Among the many critics of President Obama’s evolving strategy for confronting the terrorist group Islamic State is one of history’s most famous whistleblowers, Daniel Ellsberg of Pentagon Papers fame.
“Whistleblower was not a common term” in the early 1970s at the height of national tensions over the Vietnam war, Ellsberg told reporters Thursday at a National Press Club appearance sponsored by whistleblower organization Expose Facts and advocacy group Institute for Public Accuracy. “But I fit the definition,” said the former Pentagon and RAND Corp. official who turned over to senators and major newspapers 7,000 pages of classified Defense Department documents on the history of U.S. involvement in Vietnam.
Ellsberg tore into the Obama administration’s current effort to use air power without ground troops while recruiting other nations’ help, an approach he likened to the Johnson administration’s manipulation of the 1964 Gulf of Tonkin incident to secretly escalate the U.S. combat role fighting communists in Vietnam.
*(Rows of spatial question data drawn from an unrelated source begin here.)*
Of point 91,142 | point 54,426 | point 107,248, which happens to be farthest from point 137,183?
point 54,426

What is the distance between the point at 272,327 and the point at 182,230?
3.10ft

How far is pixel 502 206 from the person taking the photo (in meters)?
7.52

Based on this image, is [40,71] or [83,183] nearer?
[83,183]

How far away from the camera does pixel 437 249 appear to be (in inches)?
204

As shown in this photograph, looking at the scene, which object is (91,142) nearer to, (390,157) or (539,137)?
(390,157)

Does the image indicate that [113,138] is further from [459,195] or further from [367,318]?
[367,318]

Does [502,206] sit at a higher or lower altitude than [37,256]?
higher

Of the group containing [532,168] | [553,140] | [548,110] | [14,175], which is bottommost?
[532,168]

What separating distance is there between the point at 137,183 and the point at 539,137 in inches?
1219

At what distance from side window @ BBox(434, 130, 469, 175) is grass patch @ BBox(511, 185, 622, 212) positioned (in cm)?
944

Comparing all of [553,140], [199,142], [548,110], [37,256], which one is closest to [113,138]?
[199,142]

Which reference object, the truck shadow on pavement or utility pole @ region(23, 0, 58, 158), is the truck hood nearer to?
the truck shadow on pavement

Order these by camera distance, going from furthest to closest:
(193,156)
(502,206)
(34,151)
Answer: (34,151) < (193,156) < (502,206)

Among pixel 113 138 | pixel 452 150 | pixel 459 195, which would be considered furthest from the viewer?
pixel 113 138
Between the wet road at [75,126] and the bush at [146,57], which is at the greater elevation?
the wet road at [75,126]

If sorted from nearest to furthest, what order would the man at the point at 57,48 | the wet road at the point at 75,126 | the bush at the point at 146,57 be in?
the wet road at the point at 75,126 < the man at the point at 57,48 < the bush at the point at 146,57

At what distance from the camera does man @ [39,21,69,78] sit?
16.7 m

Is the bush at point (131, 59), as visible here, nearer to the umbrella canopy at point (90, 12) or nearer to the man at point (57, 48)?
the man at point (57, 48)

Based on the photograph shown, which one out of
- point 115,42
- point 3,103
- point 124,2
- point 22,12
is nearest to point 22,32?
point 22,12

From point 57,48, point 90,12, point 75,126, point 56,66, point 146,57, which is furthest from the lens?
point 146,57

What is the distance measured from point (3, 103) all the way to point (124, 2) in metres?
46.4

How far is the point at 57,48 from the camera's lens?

Drawing parallels with both the Vietnam escalation and the congressional vote for the U.S.-led invasion of Iraq in 2002, Ellsberg warned that Obama is seeking to “avoid the appearance of doing nothing,” but he will be pressured in the future to introduce ground troops into Iraq and Syria.
Islamic State actually wants to draw the United States in so it can portray itself as the region’s top defender against American power, Ellsberg said. “Why did ISIS choose this moment to put on consecutive/public/beheadings? They want U.S. airstrikes. Now, how could they want U.S. airstrikes? Well, they kill a lot of Iraqis, or Syrians, civilians and others, and even when they kill ISIS, it shows that ISIS is leading the fight against the U.S. Nothing does it better.”
US airstrikes against ISIS in Iraq, far from “degrading” the organization, are actually giving ISIS a huge shot in the arm, according to FBI Director James Comey, who testified before Congress on Wednesday. “ISIL’s widespread use of social media and growing online support intensified following the commencement of U.S. airstrikes in Iraq,” Comey confirmed.
The US operation seems to be playing directly into ISIS’ hands in many ways, with President Obama’s high-profile speech last Wednesday, promising to escalate the war on ISIS into neighboring Syria, paying off for ISIS in recruitment as well.
According to the Syrian Observatory for Human Rights, ISIS secured at least 162 new recruits in Aleppo Province alone in the days following President Obama’s speech, a sign people are more interested in the group now that it is in a war against the US.
“Doing something that makes things worse, is not something you should vote in support of,” Ellsberg said.
“The last few days have shown an urgent need for more whistleblowers right now,” Ellsberg said. “We need the Pentagon’s real internal analysis of the cost and consequences” of Obama’s plan, which he suspects would demonstrate that CIA and Pentagon analysts consider it a highly unrealistic way to degrade and ultimately destroy the Islamic State in Syria and Iraq.
“We wait on the edge, the leading edge of what The New York Times has called “a slippery slope” into a large war in the Middle East. It is time for the Congress to debate these issues fully which it has not done. To be any use, it has to be an informed debate. It can`t be limited to the lies of government officials, or the silence. It has to rely on the kind of whistleblowers that did not exist to keep us [Americans] out of Vietnam or Iraq,” Daniel Ellsberg told RT. “We need another Edward Snowden, and Chelsea Elizabeth Manning, and many more of them to inform Congress what this country is being asked to get into,” he said.
Such whistleblowers, added Ellsberg, should remain anonymous because they can expect to be prosecuted, jailed and denied access to the press—as occurred with WikiLeaks leaker Chelsea Manning.
Ellsberg’s own status in society, he said, “has changed into that of patriot,” judging by support he has received in recent years from such mainstream personages as Secretary of State John Kerry and former Secretary of State Hillary Clinton. But he said he “is offended” when the same people call National Security Agency contractor-turned-leaker Edward Snowden a traitor. “He is no more a traitor than I,” Ellsberg said.